- DATA BELOW -
════════

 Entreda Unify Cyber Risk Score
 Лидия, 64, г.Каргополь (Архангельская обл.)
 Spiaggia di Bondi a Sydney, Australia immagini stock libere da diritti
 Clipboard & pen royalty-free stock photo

════════

- THE TASK -
Find the lines in the data that hold the word "stock". Reply with how many there are and nothing more.

- SOLUTION TO THE EXERCISE -
2